2 – Sempre que possível, as listas incluirão igual número de candidatos de cada sexo.
Artigo 36.º
(Votação e remessa das listas)
As listas são votadas pela assembleia municipal e remetidas, durante o mês de Junho, ao Conselho Superior da Magistratura e ao Ministério da Justiça.
Artigo 37.º
(Nomeação de juízes sociais)
Os juízes sociais são nomeados por despacho do Ministro da Justiça, a publicar no Diário da República.
Artigo 38.º
(Disposições subsidiárias)
Aplicam-se a esta secção, com as devidas adaptações, as disposições constantes da alínea a) do n.º 1 do artigo 16.º, do n.º 2 do artigo 18.º, dos artigos 19.º e 20.º, do n.º 1 do artigo 21.º e dos artigos 22.º e 23.º
SECÇÃO V
Disposições finais e transitórias
Artigo 39.º
(Primeira nomeação de juízes sociais)
As candidaturas relativas à primeira designação de juízes sociais devem ser organizadas por forma a serem apresentadas no prazo de quarenta e cinco dias, contado da data da entrada em vigor do presente diploma.
Artigo 40.º
(Alterações na organização judiciária)
1 – Se, posteriormente à primeira nomeação de juízes sociais e antes de expirado o biénio de exercício dos cargos, houver alteração na organização judiciária por via de extinção ou criação de comarcas ou tribunais ou da modificação das respectivas áreas de jurisdição, observar-se-á o seguinte:
a) Os juízes sociais das comarcas ou tribunais extintos consideram-se providos nas comarcas ou tribunais que recebam a anterior jurisdição;
b) Sendo necessário designar juízes para novas comarcas ou tribunais, a nomeação recairá nos candidatos sobrantes das listas organizadas para a primeira nomeação; não sendo possível, proceder-se-á a nomeação oficiosa;
c) Os juízes sociais das comarcas ou tribunais cujas áreas de jurisdição sejam modificadas permanecem nos respectivos lugares ou consideram-se providos noutras comarcas ou tribunais, consoante residam ou não nas novas áreas.

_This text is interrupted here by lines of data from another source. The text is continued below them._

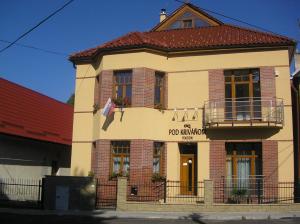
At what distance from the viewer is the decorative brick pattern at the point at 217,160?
65.3 feet

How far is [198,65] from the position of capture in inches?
828

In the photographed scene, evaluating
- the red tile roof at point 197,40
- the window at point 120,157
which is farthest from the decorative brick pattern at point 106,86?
the window at point 120,157

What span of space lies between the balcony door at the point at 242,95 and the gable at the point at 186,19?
5328 mm

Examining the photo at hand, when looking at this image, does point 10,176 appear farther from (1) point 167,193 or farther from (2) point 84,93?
(1) point 167,193

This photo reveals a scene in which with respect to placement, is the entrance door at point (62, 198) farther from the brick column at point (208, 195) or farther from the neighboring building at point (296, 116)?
the neighboring building at point (296, 116)

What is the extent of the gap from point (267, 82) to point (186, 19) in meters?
7.31

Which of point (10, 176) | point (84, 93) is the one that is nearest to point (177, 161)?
point (84, 93)

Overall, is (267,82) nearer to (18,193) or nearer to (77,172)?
(77,172)

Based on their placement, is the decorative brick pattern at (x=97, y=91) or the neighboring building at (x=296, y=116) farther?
the decorative brick pattern at (x=97, y=91)

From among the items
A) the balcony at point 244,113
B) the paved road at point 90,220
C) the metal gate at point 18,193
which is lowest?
the paved road at point 90,220

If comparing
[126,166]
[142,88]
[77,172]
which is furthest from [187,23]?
[77,172]

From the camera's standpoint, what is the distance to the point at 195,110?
20.7 metres

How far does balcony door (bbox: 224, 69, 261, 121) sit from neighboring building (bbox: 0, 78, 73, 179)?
11.1 metres

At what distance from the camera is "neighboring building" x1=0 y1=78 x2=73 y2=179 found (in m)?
23.0
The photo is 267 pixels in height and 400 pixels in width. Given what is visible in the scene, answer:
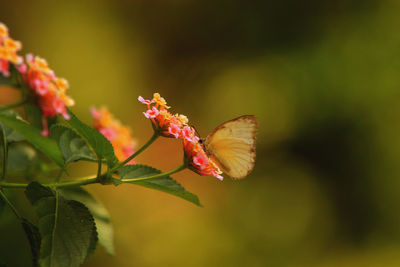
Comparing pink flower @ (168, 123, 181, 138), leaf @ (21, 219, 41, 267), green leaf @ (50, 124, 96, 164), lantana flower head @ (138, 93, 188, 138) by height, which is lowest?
leaf @ (21, 219, 41, 267)

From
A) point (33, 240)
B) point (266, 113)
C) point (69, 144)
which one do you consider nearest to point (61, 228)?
point (33, 240)

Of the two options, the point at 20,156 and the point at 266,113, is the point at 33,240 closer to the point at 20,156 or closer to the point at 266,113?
the point at 20,156

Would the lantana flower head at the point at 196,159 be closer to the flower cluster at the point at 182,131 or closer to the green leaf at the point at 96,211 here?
the flower cluster at the point at 182,131

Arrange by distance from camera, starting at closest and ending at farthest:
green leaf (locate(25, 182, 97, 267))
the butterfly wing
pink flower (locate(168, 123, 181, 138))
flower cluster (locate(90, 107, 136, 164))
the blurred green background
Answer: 1. green leaf (locate(25, 182, 97, 267))
2. pink flower (locate(168, 123, 181, 138))
3. the butterfly wing
4. flower cluster (locate(90, 107, 136, 164))
5. the blurred green background

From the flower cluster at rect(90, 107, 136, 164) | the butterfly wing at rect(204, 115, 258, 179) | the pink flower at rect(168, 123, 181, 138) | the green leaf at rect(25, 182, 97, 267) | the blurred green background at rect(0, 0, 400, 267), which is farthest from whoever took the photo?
the blurred green background at rect(0, 0, 400, 267)

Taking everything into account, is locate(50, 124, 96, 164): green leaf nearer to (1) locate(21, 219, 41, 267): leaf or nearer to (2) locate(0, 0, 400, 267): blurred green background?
(1) locate(21, 219, 41, 267): leaf

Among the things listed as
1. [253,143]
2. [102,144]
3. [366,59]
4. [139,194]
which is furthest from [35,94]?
[366,59]

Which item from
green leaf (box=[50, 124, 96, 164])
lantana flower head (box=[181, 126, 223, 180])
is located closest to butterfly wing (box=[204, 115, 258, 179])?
lantana flower head (box=[181, 126, 223, 180])

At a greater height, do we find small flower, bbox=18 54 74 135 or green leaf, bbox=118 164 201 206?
small flower, bbox=18 54 74 135

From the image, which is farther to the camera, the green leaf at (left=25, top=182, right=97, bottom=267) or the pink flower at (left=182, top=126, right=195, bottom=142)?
the pink flower at (left=182, top=126, right=195, bottom=142)
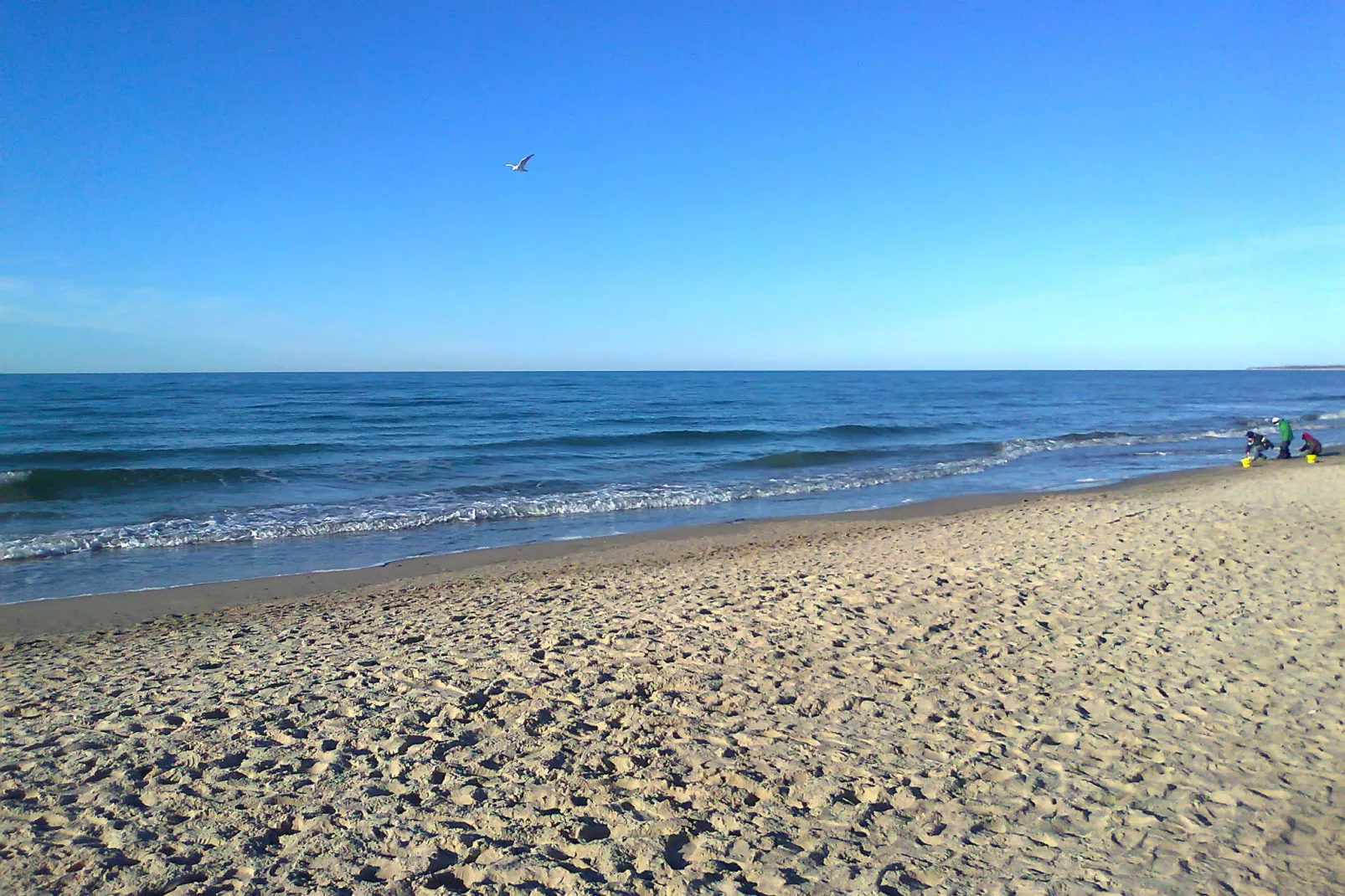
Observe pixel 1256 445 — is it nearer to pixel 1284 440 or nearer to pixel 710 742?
pixel 1284 440

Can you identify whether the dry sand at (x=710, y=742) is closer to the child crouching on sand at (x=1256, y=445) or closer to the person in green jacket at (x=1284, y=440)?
the child crouching on sand at (x=1256, y=445)

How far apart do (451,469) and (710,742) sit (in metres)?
16.5

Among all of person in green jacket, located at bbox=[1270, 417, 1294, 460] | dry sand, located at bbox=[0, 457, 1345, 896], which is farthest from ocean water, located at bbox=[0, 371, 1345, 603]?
dry sand, located at bbox=[0, 457, 1345, 896]

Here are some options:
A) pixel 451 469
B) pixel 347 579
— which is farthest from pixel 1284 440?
pixel 347 579

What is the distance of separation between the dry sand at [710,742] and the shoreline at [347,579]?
72 cm

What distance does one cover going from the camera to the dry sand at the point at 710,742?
11.3 feet

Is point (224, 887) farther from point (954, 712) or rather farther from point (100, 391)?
A: point (100, 391)

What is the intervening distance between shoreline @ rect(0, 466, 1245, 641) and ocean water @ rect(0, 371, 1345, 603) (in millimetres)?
536

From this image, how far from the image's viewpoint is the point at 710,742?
4.55 metres

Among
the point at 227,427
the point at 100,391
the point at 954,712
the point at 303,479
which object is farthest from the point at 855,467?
the point at 100,391

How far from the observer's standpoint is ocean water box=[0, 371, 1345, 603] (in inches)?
→ 463

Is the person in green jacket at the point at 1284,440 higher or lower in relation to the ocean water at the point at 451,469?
higher

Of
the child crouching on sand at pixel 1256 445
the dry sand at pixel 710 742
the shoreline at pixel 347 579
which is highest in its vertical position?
the child crouching on sand at pixel 1256 445

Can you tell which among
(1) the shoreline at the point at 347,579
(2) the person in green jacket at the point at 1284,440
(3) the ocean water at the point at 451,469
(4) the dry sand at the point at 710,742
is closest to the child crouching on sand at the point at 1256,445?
(2) the person in green jacket at the point at 1284,440
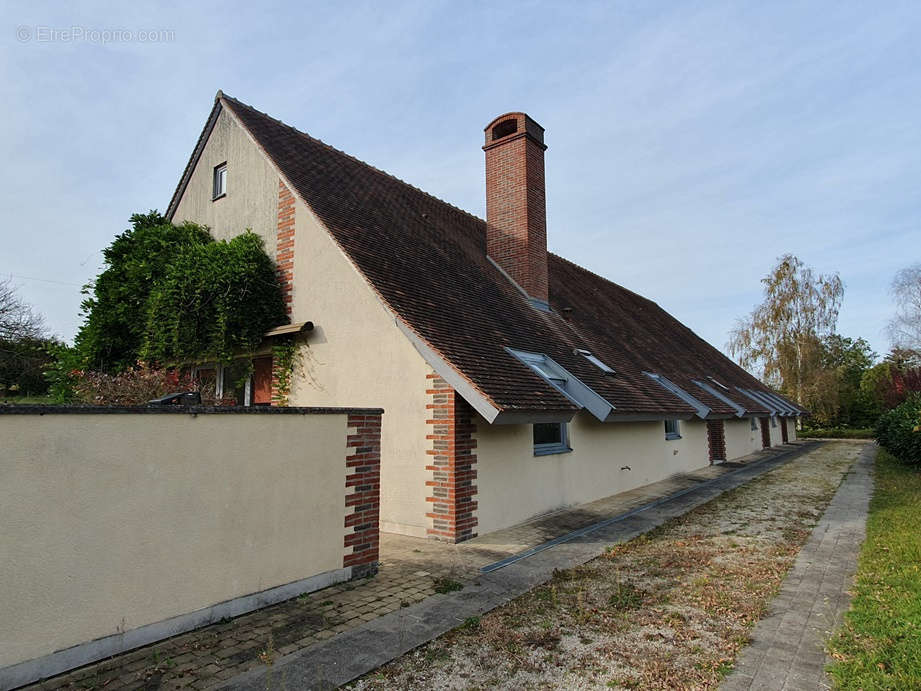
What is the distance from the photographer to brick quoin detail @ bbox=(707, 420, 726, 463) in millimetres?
16859

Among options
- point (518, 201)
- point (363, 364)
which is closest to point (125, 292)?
point (363, 364)

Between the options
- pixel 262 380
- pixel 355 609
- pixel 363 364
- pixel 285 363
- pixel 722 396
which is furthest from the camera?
pixel 722 396

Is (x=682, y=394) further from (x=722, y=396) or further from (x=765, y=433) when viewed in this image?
(x=765, y=433)

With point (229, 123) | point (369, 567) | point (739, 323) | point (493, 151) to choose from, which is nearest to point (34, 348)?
point (229, 123)

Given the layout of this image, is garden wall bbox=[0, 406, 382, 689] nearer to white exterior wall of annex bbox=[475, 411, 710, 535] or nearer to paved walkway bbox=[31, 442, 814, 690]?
paved walkway bbox=[31, 442, 814, 690]

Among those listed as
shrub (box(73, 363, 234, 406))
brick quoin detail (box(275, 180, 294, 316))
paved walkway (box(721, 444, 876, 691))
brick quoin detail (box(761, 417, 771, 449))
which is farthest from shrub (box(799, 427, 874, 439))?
shrub (box(73, 363, 234, 406))

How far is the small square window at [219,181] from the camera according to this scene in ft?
35.7

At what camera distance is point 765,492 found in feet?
37.2

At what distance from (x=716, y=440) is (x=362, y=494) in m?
15.3

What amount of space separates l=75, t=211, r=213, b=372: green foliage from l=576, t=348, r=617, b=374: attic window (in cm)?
782

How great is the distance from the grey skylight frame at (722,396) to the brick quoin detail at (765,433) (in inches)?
322

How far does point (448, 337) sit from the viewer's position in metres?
7.53

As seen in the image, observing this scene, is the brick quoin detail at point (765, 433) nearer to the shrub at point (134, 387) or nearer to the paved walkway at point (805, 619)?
the paved walkway at point (805, 619)

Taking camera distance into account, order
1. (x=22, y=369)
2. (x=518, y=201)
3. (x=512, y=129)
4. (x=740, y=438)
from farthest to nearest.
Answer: (x=740, y=438) → (x=22, y=369) → (x=512, y=129) → (x=518, y=201)
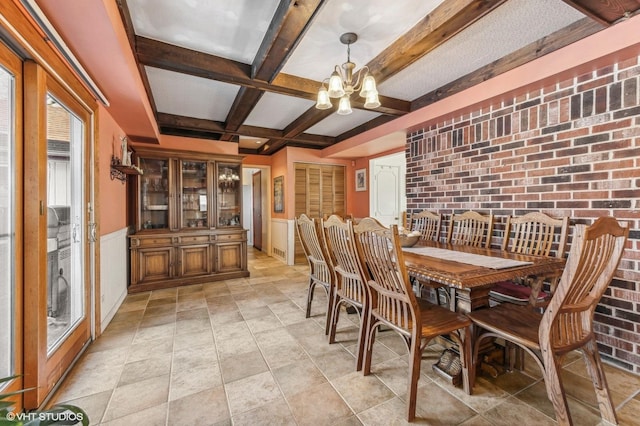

2 – Se a alteração ocorrer posteriormente à data da entrada em vigor do presente diploma mas antes da primeira designação de juízes sociais, adoptar-se-á, com as necessárias adaptações, o procedimento estabelecido no número anterior.
3 – Os juízes sociais nomeados nos termos da alínea b) do n.º 1 exercem os cargos apenas até ao termo do biénio iniciado.
Artigo 41.º
(Entrada em vigor do diploma)
Este diploma entra em vigor no dia imediato ao da sua publicação.
Visto e aprovado em Conselho de Ministros. – Mário Soares – Jaime José Matos da Gama – José Dias dos Santos Pais – Luís Silvério Gonçalves Saias – António Manuel Maldonado Gonelha.
Promulgado em 21 de Junho de 1978.
Publique-se.
O Presidente da República, ANTÓNIO RAMALHO EANES.
O Ministro da Justiça, José Dias dos Santos Pais.